RUESSELSHEIM -- Opel's top labor boss said parent PSA Group's reported plans to sell parts of Opel's r&d arm would be 'a suicide mission.'
On Tuesday, French newspaper Le Monde cited an internal document from mid-May that Opel and PSA Group had approached engineering contractors about a sale that would include four separate parts valued at 500 million euros in total and employing 3,980 people, or roughly half of its development staff.
Former Opel parent General Motors "massively invested in this business. Now it is to be offered up for sale. That is a suicide mission," works council chief Wolfgang Schaefer-Klug told journalists on Thursday.
On Wednesday, the union said that selling off Opel's development "would put Opel's future at risk.”

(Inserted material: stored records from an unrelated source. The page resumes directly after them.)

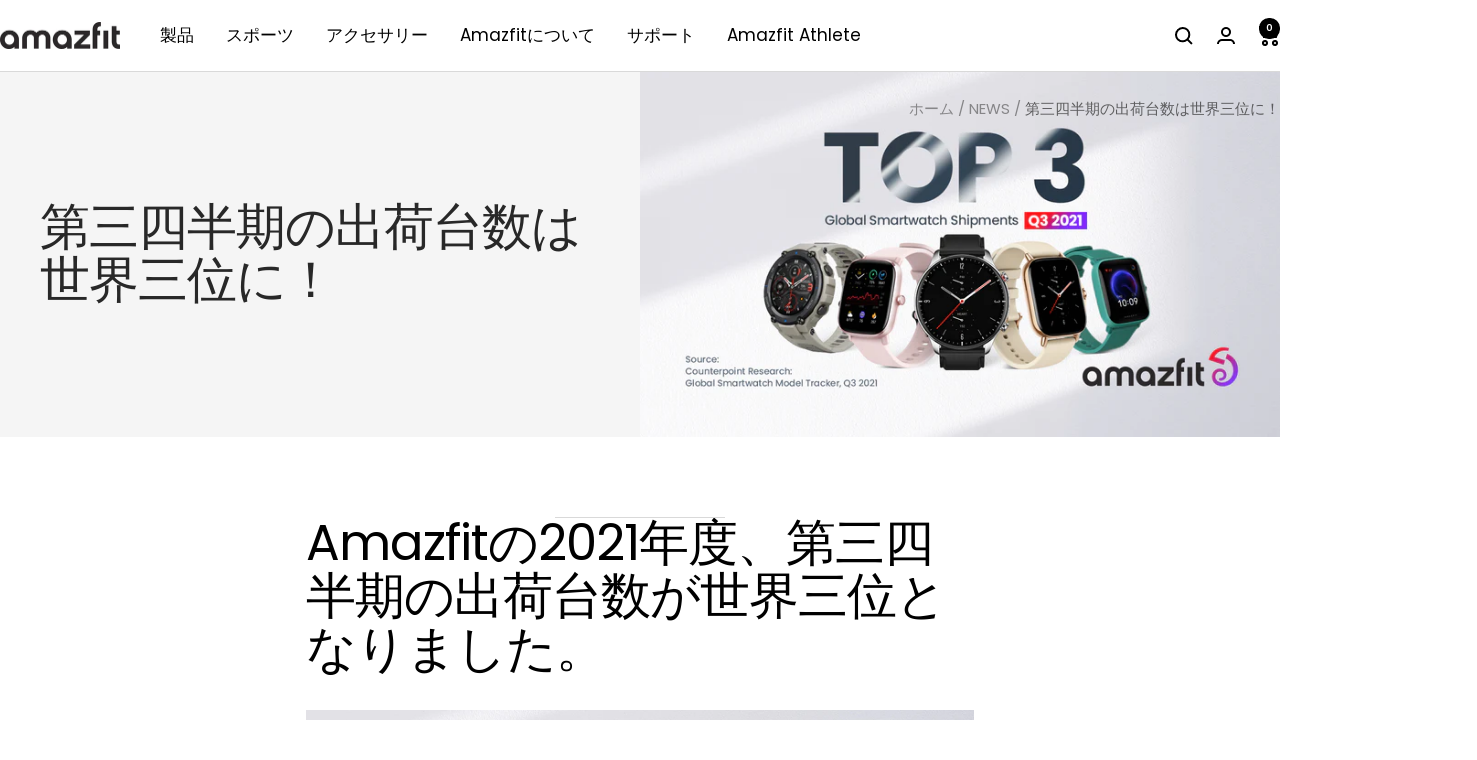

--- FILE ---
content_type: text/plain; charset=utf-8
request_url: https://events.getsitectrl.com/api/v1/events
body_size: 557
content:
{"id":"66fb4bd933100307","user_id":"66fb4bd93365cf02","time":1769210864844,"token":"1769210864.a12335ef972b5f52015f1ffc196c8373.1319703f9e773bf157c23757d6d8920b","geo":{"ip":"3.19.255.170","geopath":"147015:147763:220321:","geoname_id":4509177,"longitude":-83.0061,"latitude":39.9625,"postal_code":"43215","city":"Columbus","region":"Ohio","state_code":"OH","country":"United States","country_code":"US","timezone":"America/New_York"},"ua":{"platform":"Desktop","os":"Mac OS","os_family":"Mac OS X","os_version":"10.15.7","browser":"Other","browser_family":"ClaudeBot","browser_version":"1.0","device":"Spider","device_brand":"Spider","device_model":"Desktop"},"utm":{}}

--- FILE ---
content_type: text/javascript
request_url: https://www.amazfit.jp/cdn/shop/t/36/assets/custom.js?v=167639537848865775061764232017
body_size: -743
content:
//# sourceMappingURL=/cdn/shop/t/36/assets/custom.js.map?v=167639537848865775061764232017
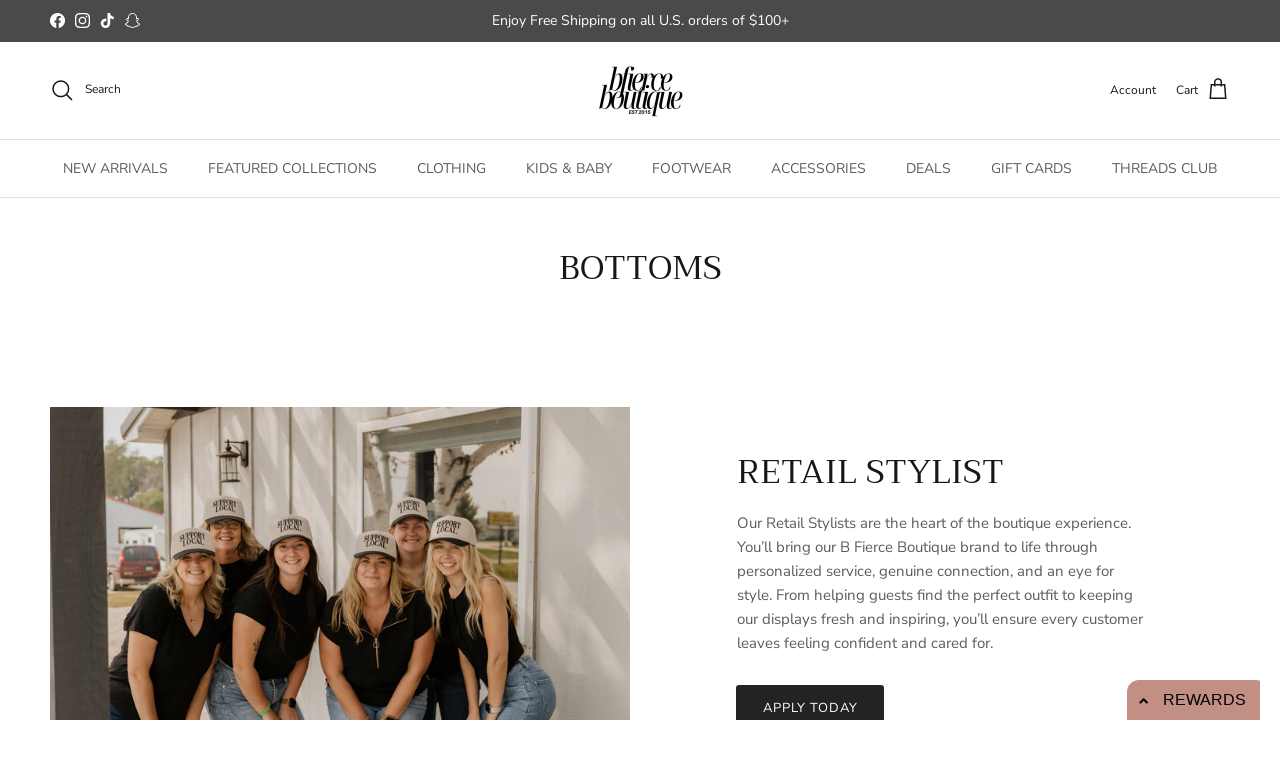

--- FILE ---
content_type: text/css; charset=utf-8
request_url: https://shopbfierce.com/apps/tm-widget/store/mcssv2
body_size: 913
content:
@import url(https://fonts.googleapis.com/css2?family=Quicksand:wght@300;400;500;600;700&display=swap);:root{--font-family:‘Quicksand’,sans-serif;--widget-btn-color:#C18F83;--widget-font-color:#fffff;--widget-btn-font-case:uppercase;--widget-button-font-weight:500;--header-color:#C18F83;--header-font-color:#ffffff;--header-font-weight:700;--header-font-case:uppercase;--close-btn-color:#525252;--login-section-color:#C18F83;--login-section-font-color:#ffffff;--login-section-font-weight:300;--login-btn-color:#989D93;--signup-btn-color:#989D93;--both-btns-font-color:#FFFFFF;--both-btns-font-case:capitalize;--both-btns-font-weight:400;--both-btns-radius:25px 25px;--both-btns-border:hidden 2px #FFFFFF;--body-bckrnd-image:url(https://img.tapmango.com/devicecreatives/d0bb9d1a-d36b-412a-a5ad-429aa347b8c8/95dcfdda-5198-4400-8fa1-2c3182eca99f.png);--titles-font-color:#000000;--titles-font-weight:600;--titles-font-case:uppercase;--top-card-color:#989D93;--top-card-border:hidden 1px #989D93;--top-card-radius:10px 10px;--bottom-card-color:#989D93;--bottom-card-border:hidden 1px #989D93;--bottom-card-radius:10px 10px;--top-icons-colors:#ffffff;--bottom-icons-colors:#ffffff;--rewards-main-font-color:#ffffff;--rewards-main-font-weight:500;--rewards-main-font-case:capitalize;--rewards-sec-font-color:#ffffff;--rewards-sec-font-weight:400;--rewards-sec-font-case:capitalize;--inactive-dot-color:#000000;--active-dot-color:#C18F83;--dots-border:solid 2px #C18F83}:root{--active-nav-btn-color:#FFFFFF;--claim-reward-btn-color:#7FBA00;--claim-reward-btn-font-color:#FFFFFF;--claim-reward-btn-font-case:capitalize;--history-font-color:#525252}.cont{background-color:var(--widget-btn-color);text-transform:var(--widget-btn-font-case);font-family:var(--font-family);font-weight:var(--widget-button-font-weight);font-size:10px;border-top-left-radius:12px;border-top-right-radius:12px}.wrapper>div{color:var(--widget-font-color)}.modal-content{font-family:var(--font-family)}#generalModal .modal-header{background-color:var(--header-color);font-family:var(--font-family);color:var(--header-font-color);font-weight:var(--header-font-weight);text-transform:var(--header-font-case)}#generalModal .modal-header .close,#generalModal .modal-header .close:focus,#generalModal .modal-header .close:hover{color:var(--close-btn-color);text-shadow:none}.tm-login{background-color:var(--login-section-color);color:var(--login-section-font-color)}.tm-login h5{font-weight:var(--login-section-font-weight);text-transform:var(--login-section-font-case)}.btn-tm{background-color:#525252;color:var(--both-btns-font-color);font-weight:var(--both-btns-font-weight);text-transform:var(--both-btns-font-case);border-radius:var(--both-btns-radius);border:var(--both-btns-border)}.btn-tm:hover,.btn-tm:visited,.btn-tm:hover{color:var(--both-btns-font-color)}.btn-tm-login{background-color:var(--login-btn-color)}.btn-tm-signup{background-color:var(--signup-btn-color)}.modal-body-content{background-image:var(--body-bckrnd-image);background-repeat:repeat;background-size:contain;background-color:}h4.tm-r-subtitle{color:var(--titles-font-color);font-weight:var(--titles-font-weight);text-transform:var(--titles-font-case)}.card{background-color:var(--bottom-card-color);border:var(--bottom-card-border);border-radius:var(--bottom-card-radius);box-shadow:0 4px 8px 0 rgba(0,0,0,.2),0 6px 20px 0 rgba(0,0,0,.19)}.card-alt{background-color:var(--top-card-color);border:var(--top-card-border);border-radius:var(--top-card-radius);box-shadow:0 4px 8px 0 rgba(0,0,0,.2),0 6px 20px 0 rgba(0,0,0,.19)}.card .tm-r-icon{color:var(--bottom-icons-colors)}.card-alt .tm-r-icon{color:var(--top-icons-colors)}.card-title{color:var(--rewards-main-font-color);text-transform:var(--rewards-main-font-case);font-weight:var(--rewards-main-font-weight)}.card-text{color:var(--rewards-sec-font-color);text-transform:var(--rewards-sec-font-case);font-weight:var(--rewards-sec-font-weight)}.card-alt .tm-r-link{border-top:solid 2px var(--rewards-sec-font-color)}.card .tm-r-link{border-top:solid 2px var(--rewards-sec-font-color)}.card .tm-r-link a,.card .tm-r-link a:visited,.card .tm-r-link a:hover,.card .tm-r-link a:visited{color:var(--rewards-sec-font-color)}.slick-dots li.slick-active{background-color:var(--active-dot-color)}.slick-dots li{border:var(--dots-border);background-color:var(--inactive-dot-color)}.tm-c-details{background-color:var(--login-section-color);color:var(--login-section-font-color)}.tm-nav{background-color:var(--login-section-color)}.tm-nav .nav .nav-item .nav-link.active{background-color:var(--widget-btn-color);color:#fff;border:solid 1px #fff;text-transform:uppercase}.tm-nav .nav .nav-item .nav-link{background-color:#fff;color:#525252;border:solid 1px #525252;text-transform:uppercase}.tm-r-desc{color:var(--titles-font-color)}.table{color:var(--titles-font-color)}.table th,.table thead th{border-bottom:var(--titles-font-color)}.table td{border-bottom:var(--titles-font-color)}.card-alt .tm-r-link a.btn-tm,.card-alt .tm-r-link a.btn-tm:visited,.card-alt .tm-r-link a.btn-tm:hover,.card-alt .tm-r-link a.btn-tm:visited{color:#fff}.rewards{background-color:#fff;color:#525252}.wrapper .points{background-color:#fff;border-radius:2px}.wrapper>div.points{color:#525252;font-weight:700;font-size:12px;padding-left:2px;padding-right:2px}.tm-r-away{color:#525252}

"The technological heart of the Opel brand beats in engineering. Production, service and administrative functions can give the Opel brand no identity without the engineering center," the union added.
Opel CEO Michael Lohscheller said in a statement on Wednesday that "engineering is and will stay at the core of Opel. ... However, we know that the workload from GM will decrease drastically over the coming years. Therefore, we are looking into different options on how we can achieve a sustainable and successful setup in the engineering center."
As part of Opel's restructuring plan announced last November, Lohscheller said Opel engineering would be “an integral part" of PSA Group's global r&d network.
All new Opel vehicles would be engineered in Ruesselsheim to ensure the quality of key competitive differentiators such as vehicle handling and chassis tuning. The center would also be responsible for homologating PSA Group vehicles and powertrains for the U.S. as well as lead development of fuel cells and certain autonomous driving and driver assistance systems.
Separately, Schaefer-Klug said Thursday he expected to sign a labor agreement this week that offers wage concessions in exchange for investments.